Don’t let your finals get you down! Here’s some smart advice to help students handle that extra end-of-term pressure

Exam stress affects most students at some point. Before a test, you might have difficulty sleeping, feel irritable or forgetful, or find it impossible to concentrate. It’s important to remember that stress is a natural response to something that worries you, and low levels can even make you more alert and motivated. But if stress levels get too high, this can affect your ability to prepare for exams, or perform as you would like to on the big day.

chairs in exam

Many students already feel under pressure due to increased living costs and high tuition fees. Psychologists have also identified a rising trend in perfectionism among young people, who feel increasingly evaluated by social media, or are worried by the competitive graduate job market.

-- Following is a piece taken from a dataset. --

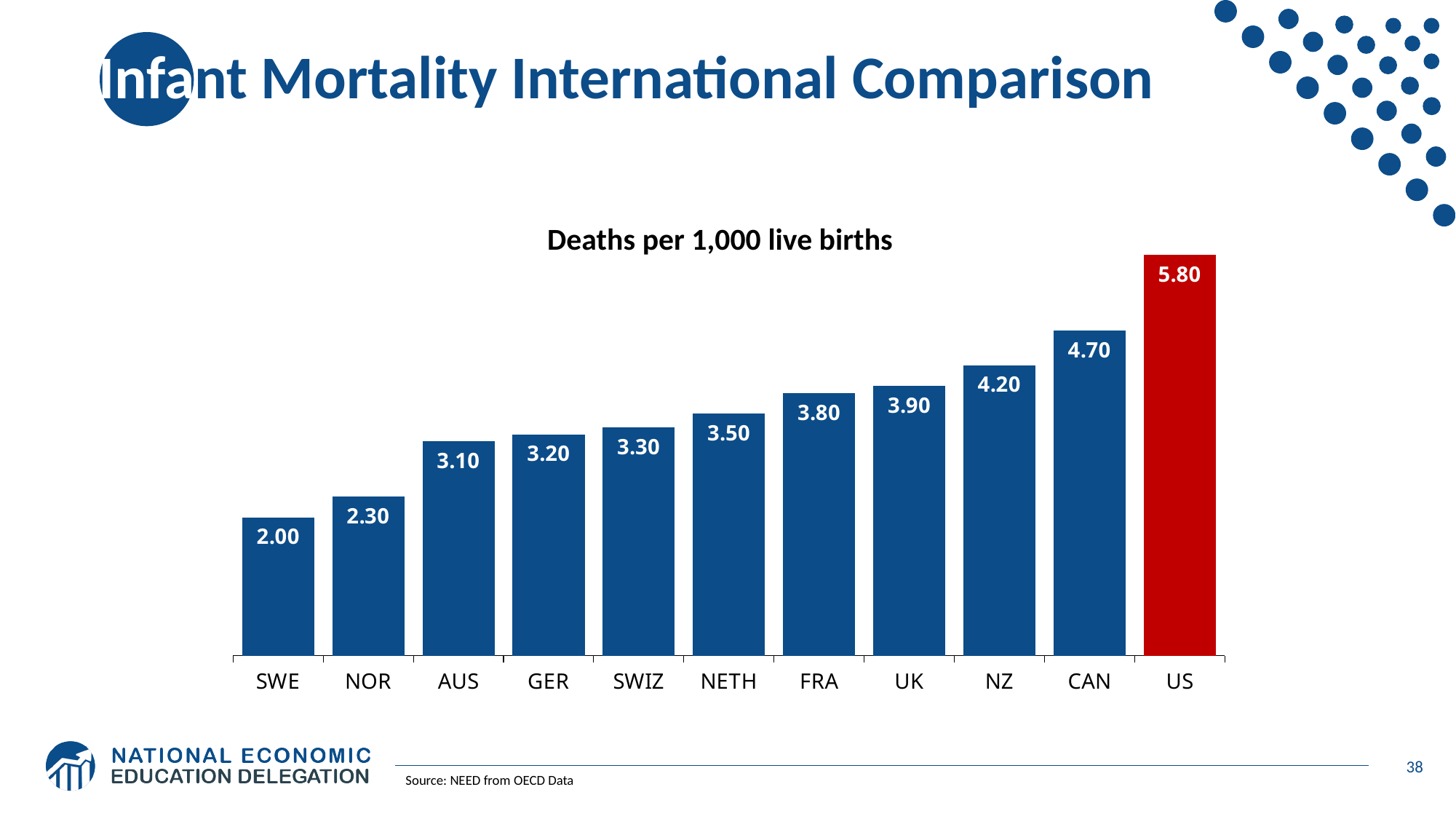
What is the title of the chart? Deaths per 1,000 live births What kind of chart is this? bar chart What is the value for GER? 3.20 How many countries are shown on the chart? 11 Which is larger, the value for FRA or the value for UK? UK What is the value for NZ? 4.20 Which country has the highest value? US What is the difference between the values for the US and CAN? 1.10 Which country has the lowest value? SWE What is the value for the US? 5.80 Do the values rise or fall from left to right along the x axis? rise What is the difference between the values for NOR and SWE? 0.30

When exam season rolls around, it’s understandable that some students notice a spike in stress levels. However, the following tips can help you to stay positive and calm.

Get organised early

Minimising stress is about playing the long game, and the earlier that you can get organised, the better. Buy a calendar or whiteboard where you can plan your study schedule – visual aids can boost productivity, and having everything set out clearly will help you to feel in control. Assign topics and tasks to each day, and aim to study in one-hour chunks, for optimal concentration.

Getting through a difficult time is always easier with a bit of moral support, so why not join a study group to share ideas, questions, and knowledge in a more relaxed setting? If a group doesn’t exist, then start one! Ask around after a seminar, or post on social media to see who might be interested.

Look after yourself

Your lifestyle directly affects your health and wellbeing, and during stressful times it’s important to look after yourself. Eating regular, nutritious meals will help to give you the energy to power through revision, and there are plenty of websites offering delicious and cheap meal ideas. And don’t forget to stay hydrated – research suggests that drinking water can help alleviate anxiety, and even improve grades.

Exercise also reduces stress, causing your body to produce “feel good” endorphins. Just going for a walk is a great way to clear your mind and recharge.

Getting into a regular sleeping pattern will help you to feel your best. Schedule time for winding down before bed, and reduce your alcohol intake, as this can keep you awake. Of course, it’s still important to relax and see friends – why not check out the Student Minds #BestNightIn campaign for ideas of fun things to do.

books in library

Use university services

Many universities recognise the impact of exam stress and offer a range of dedicated activities and services. The University of Leeds has the Space to Relax initiative; a space where students can revise with mood lighting, free refreshments, and a member of staff on hand. The University of Bolton brings therapy dogs to campus to help students relax, and Aberystwyth University provides a range of free physical activities to help students de-stress. Ask your university what it has to offer, and check its social media pages for updates.

Speak to someone

If you begin to struggle, don’t keep these feelings to yourself. The sooner you speak to someone the less chance there is of the problem escalating. Talk to a friend, flatmate or family member, or join an online forum and speak to other students.

Depending on how you feel, you may wish to speak to your university’s mental health and wellbeing service. If you need help accessing this, ask your tutor, a lecturer, or head to the university website.

You can also phone Nightline – a confidential overnight student-run listening service; join Mind’s online community Elefriends; or visit the Student Minds website for advice and a list of cheap or free counselling services.

person taking exam

Have a post-exam plan

Unfortunately, exam stress doesn’t always end when the exams are over. Whether you are optimistic or pessimistic, wait until you get your results before expending too much energy on worrying about the outcome. And if things don’t go to plan, use it as an opportunity to reflect on what you can do differently. In the meantime, as a distraction, why not throw yourself into a volunteering scheme or part-time job?

It’s also good to plan a post-exams treat. Not only will this give you something nice to focus on as you battle the books, it will also be a just reward for all your hard work.